This is my pet project. In this, I built a web-app with a basic layout to predict the severity of an accident. Various machine learning models such as Logistic Regression, Decision Tree Classifier, AdaBoost Classifier, etc. were tested and out of that XGBoost Classifier came out to be the best one. Hyperparameter tuning of these models were done using Bayesian Optimization technique. I tested the models using F1_Beta score which is a weighted harmonic mean of precision and recall, reaching its optimal value at 1 and its worst value at 0. In this, the beta parameter determines the weight of recall in the combined score. beta < 1 lends more weight to precision, while beta > 1 favors recall (beta -> 0 considers only precision, beta -> +inf only recall). In this case, I was more interested in knowing "how many relavant items are selected" rather than "how many selected items are relevant". Since this is predicting severity if an accident, it paramount that all the relevant cases are covered even with a few false positives. As for deployment, we used HTML and Flask frameworks.
The dataset used for the project is this.
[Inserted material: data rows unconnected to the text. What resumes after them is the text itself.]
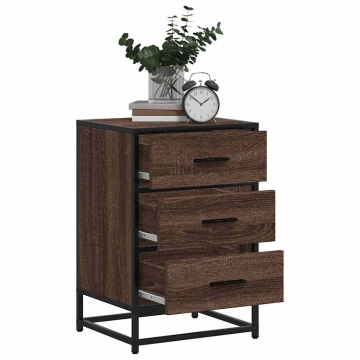 Noptiera stejar maro 40x34,5x60 cm lemn prelucrat si metal - Img 4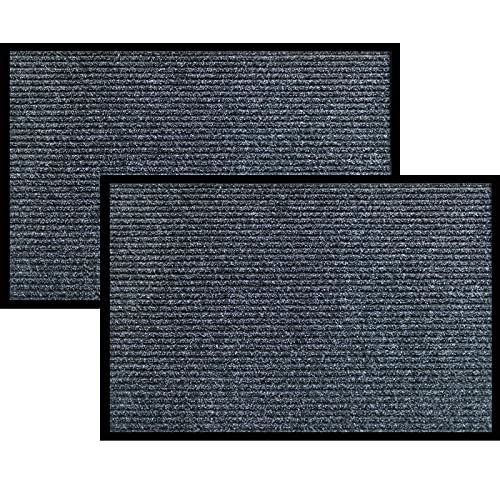 ORIENT SANDA Heavy Duty Door Mat, 2 Pack,Durable Doormat, Indoor and Outdoor, Waterproof, Easy Clean Shoe Scraper, Welcome Mats for Entryway, Patio, Porch, 29x17,Grey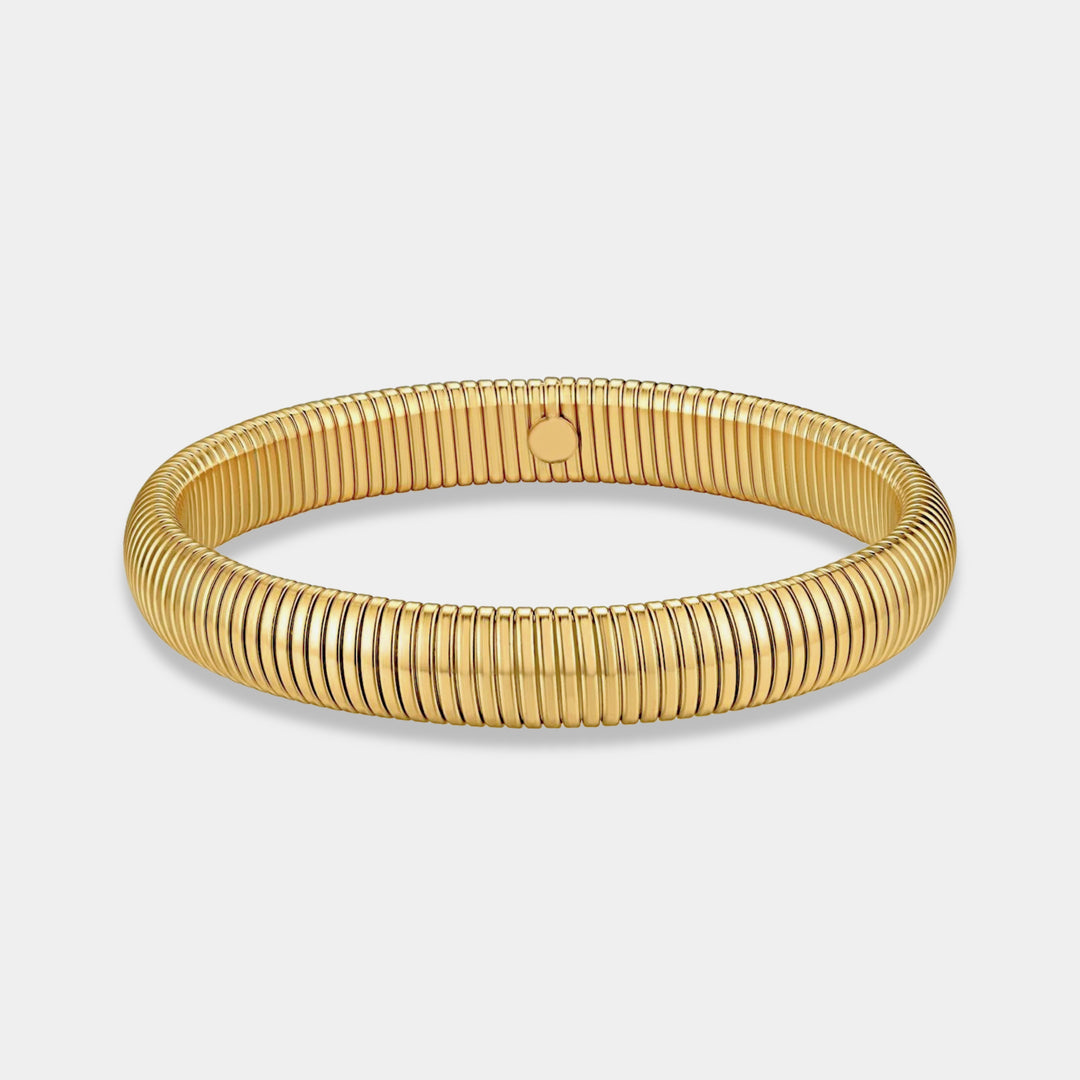 Gold Snake Cobra Bangle Bracelet #color_gold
It contains more than 3 million records.
- ID:- A unique identifier for each accident.
- Source:- The source which reported the accident.
- TMC:- It is Traffic Messagen Channel which providea more detailed description of the event.
- Severity:- The level of impact of the accident. 1 being the lowest and 4 being the highest.
- Start_Time:- Shows start time of the accident in local time zone.
- End_Time:- Shows end time of the accident in local time zone.
- Start_Lat:- Shows latitude in GPS coordinate of the start point.
- Start_Lng:- Shows longitude in GPS coordinate of the start point.
- End_Lat:- Shows latitude in GPS coordinate of the end point.
- End_Lng:- Shows longitude in GPS coordinate of the end point.
- Distance(mi)-: The length of the road extent affected by the accident.
- Description:- The description of the accident.
- Number:- Street Number
- Street:- Street Name
- Side:- Relative side of the address field.
- City:- Name of the City.
- County:- Name of the county.
- State:- Name of the state.
- Zipcode:- Zipcode of the address
- Country:- Name of the country
- Timezone:- Timezone of the location where accident occurred
- Airport_Code:- Denotes an airport-based weather station which is the closest one to location of the accident.
- Weather_Timestamp:- Shows the time-stamp of weather observation record
- Temperature(F) :- Temperature in Fahrenheit
- Wind_Chill(F):- Wind chill in Fahrenheit
- Humidity(%):- Humidity in percentage
- Pressure(in):- Air pressure in inches
- Visibility(mi):- Visibilty in miles.
- Wind_Direction:- Wind direction
- Wind_Speed(mph):- Wind speed in miles per hour.
- Precipitation(in): -Precipitation in inches.
- Weather_Condition: Shows what was the weather that day, i.e., if it was rainy, sunny, etc.
- Amenity:- A Point-Of-Interest (POI) annotation which indicates presence of amenity in a nearby location.
- Bump: Tells whether there was any bump on the road.
- Crossing:- Tells whether there was any corssing on the road.
- Give_Way:- Tells whether there was any give-way sign on the road.
- Junction:- Tells whether ther was any junction present.
- No_Exit:- Tells whether there was any no-exit sign on the road.
- Railway:- Tells whether ther was any railway present nearby.
- Roundabout:- Tells whether ther was any roundabout present nearby.
- Station:- Tells whether there was any sytation present.
- Stop:- Tells whether there was any Stop sign on the road.
- Traffic_Calming:- Tells whether ther was any Traffic-calming means present nearby.
- Traffic_Signal:- Tells whether there was any taffic signal nearby.
- Turning_Loop:- Tells whether there was any turning loop nearby.
- Sunrise_Sunset::- Tells us the period of the day based on sunrise or suset.
- Civil_Twilight:- Tells us the period of the day based on civil twilight.
- Nautical_Twilight:- Tells us the period of the day based on nautical twilight.
- Astronomical_Twilight:- Tells us the period of the day based on astrnomical twilight.